Sometimes people forget that their partners may not require the same amount of time together as they do. Instead of starting an argument about differences in your relationship, it’s important that both partners compromise from time to time. Couples should negotiate so that they can meet each partner’s needs.
4. Don’t lose yourself in the relationship.
In a healthy relationship, each partner must honor what fills them up inside. In other words, both you and your partner need to engage in some separate, rejuvenating activities from time to time. Read a book, watch TV alone, or grab lunch with a friend. These breaks from each other allow you each to maintain your personal identity and not lose yourself in the relationship.
5. Spend time together.
Carve out time just for you and your partner. Go on a date no fewer than every two weeks. If your dates are spaced more than two weeks apart, you may lose your connection with your partner. During these times, focus on each other, not work or other obligations. After all, dates are about your connection as a couple, so whether you’ve chosen an exciting night out or a quiet night in, tune out the rest of the world.
6. Make sure that you and your partner are on the same page.
When you and your partner are on the same page, it doesn’t mean that there’s a power struggle; it means that you have each other’s best interests in mind. Whether you help each other with housework or meet life’s challenges together, support helps both partners thrive.
7. Learn which love languages you each need.
According to Dr. Gary Chapman, author of The 5 Love Languages, the five love languages are physical touch, words of affirmation, receiving gifts, acts of service, and quality time. These “languages” explain how each of us experiences love from our friends and romantic partners. When you’re in a relationship, it’s important to know your partner’s love language and express love to them in the way they prefer, not in your own love language.
8. Demonstrate your trust and respect for one another.
Feeling emotionally safe is incredibly important in a relationship. In order to thrive, your relationship cannot have any signs of betrayal or abuse. When you show your partner love and respect, they trust you in return.

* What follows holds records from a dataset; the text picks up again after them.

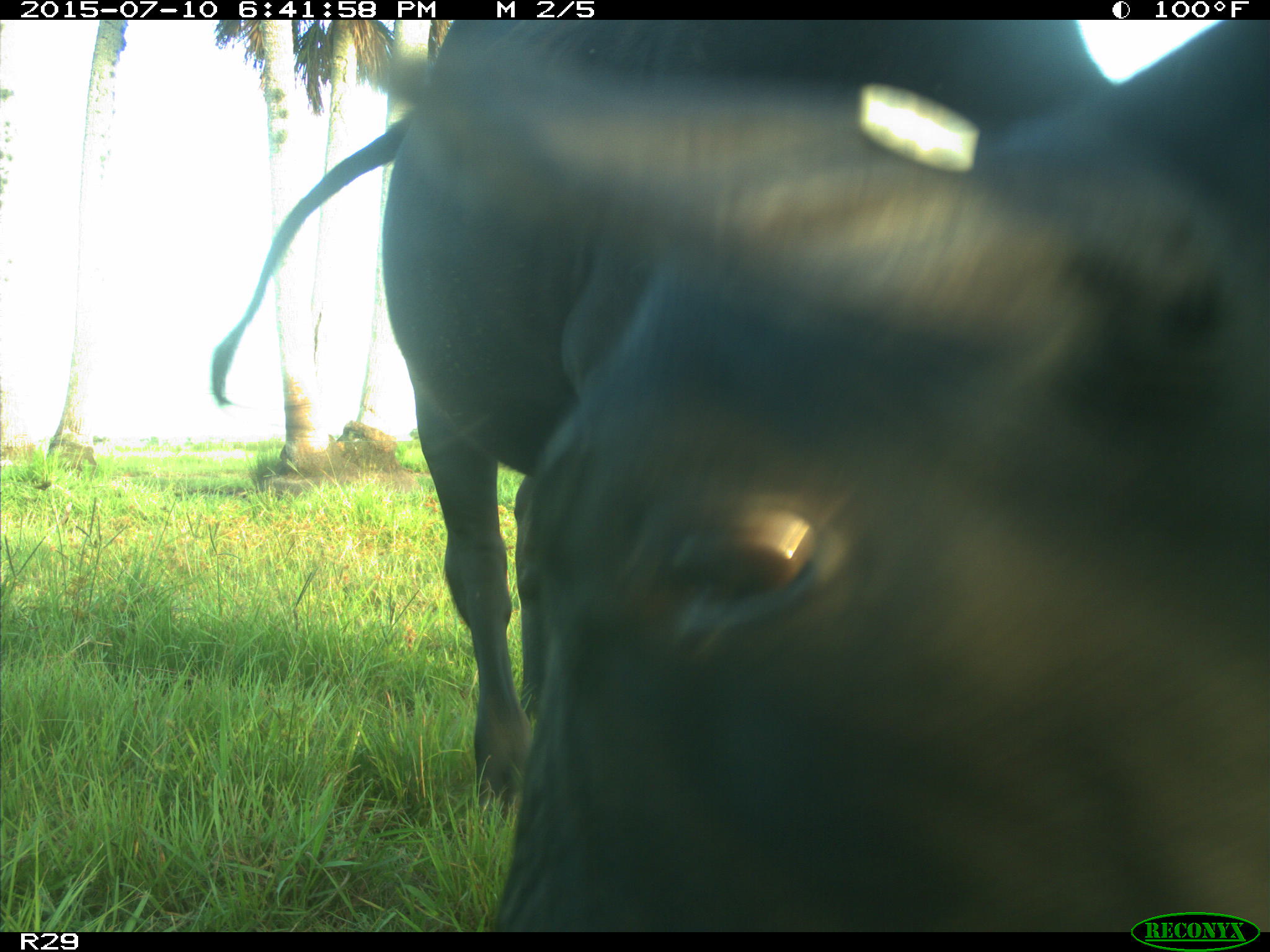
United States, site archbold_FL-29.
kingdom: Animalia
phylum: Chordata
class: Mammalia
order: Artiodactyla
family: Bovidae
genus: Bos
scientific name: Bos taurus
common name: domestic cow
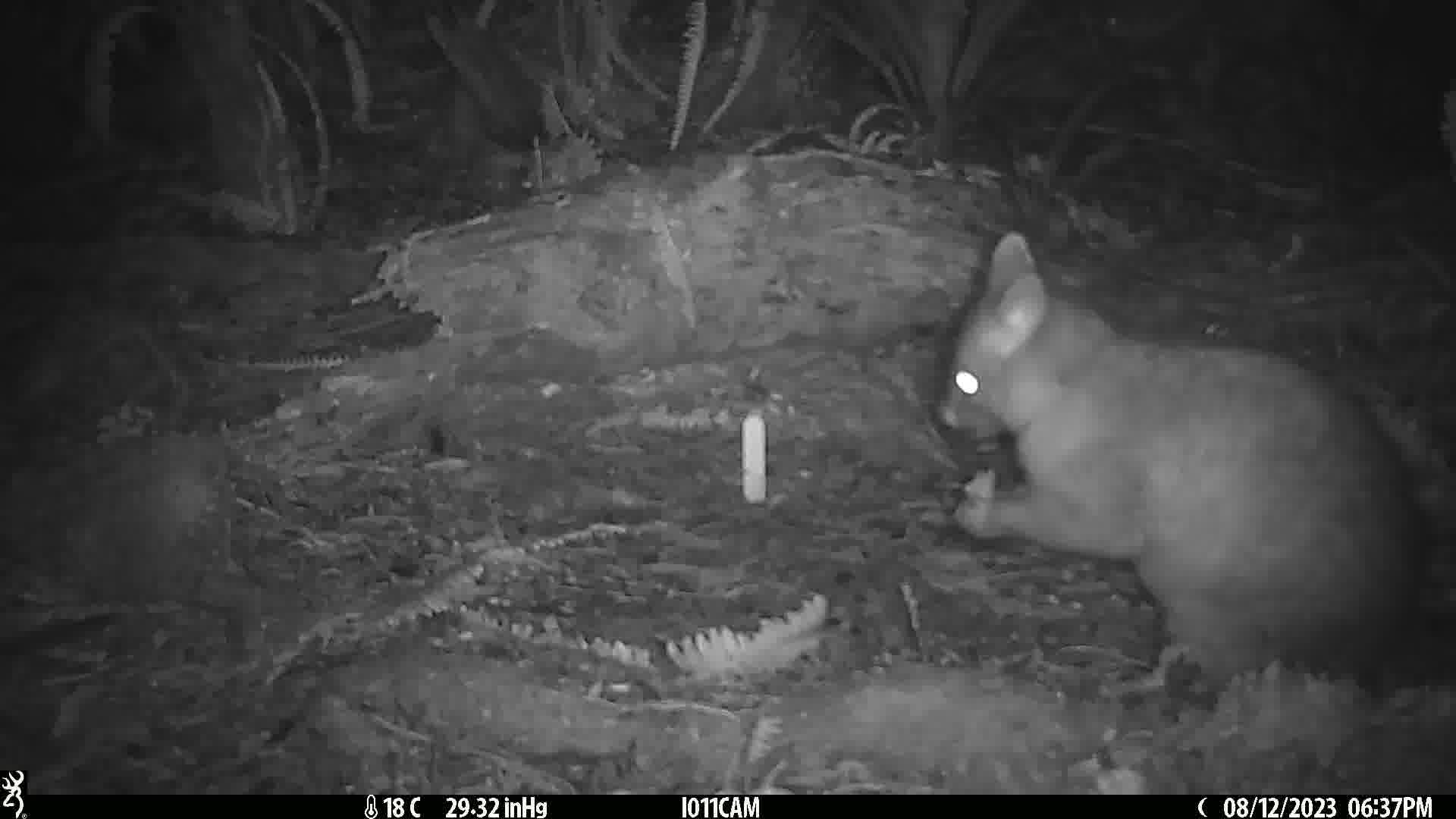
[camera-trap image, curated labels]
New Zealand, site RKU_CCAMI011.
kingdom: Animalia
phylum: Chordata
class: Mammalia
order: Diprotodontia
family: Phalangeridae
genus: Trichosurus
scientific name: Trichosurus vulpecula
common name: common brushtail possum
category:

If your partner feels hurt, apologize and ask how you can rectify the situation. After all, love isn’t about being right or wrong. It’s about demonstrating mutual respect for each other.
If you don’t tend to your relationship, it will begin to grow into weeds or dry out entirely. With your partner, determine where your strengths and weaknesses lie and where you can improve your relationship. When you communicate effectively and follow these eight essential tips, you’ll set up a healthy relationship that will grow into a lifetime of happiness.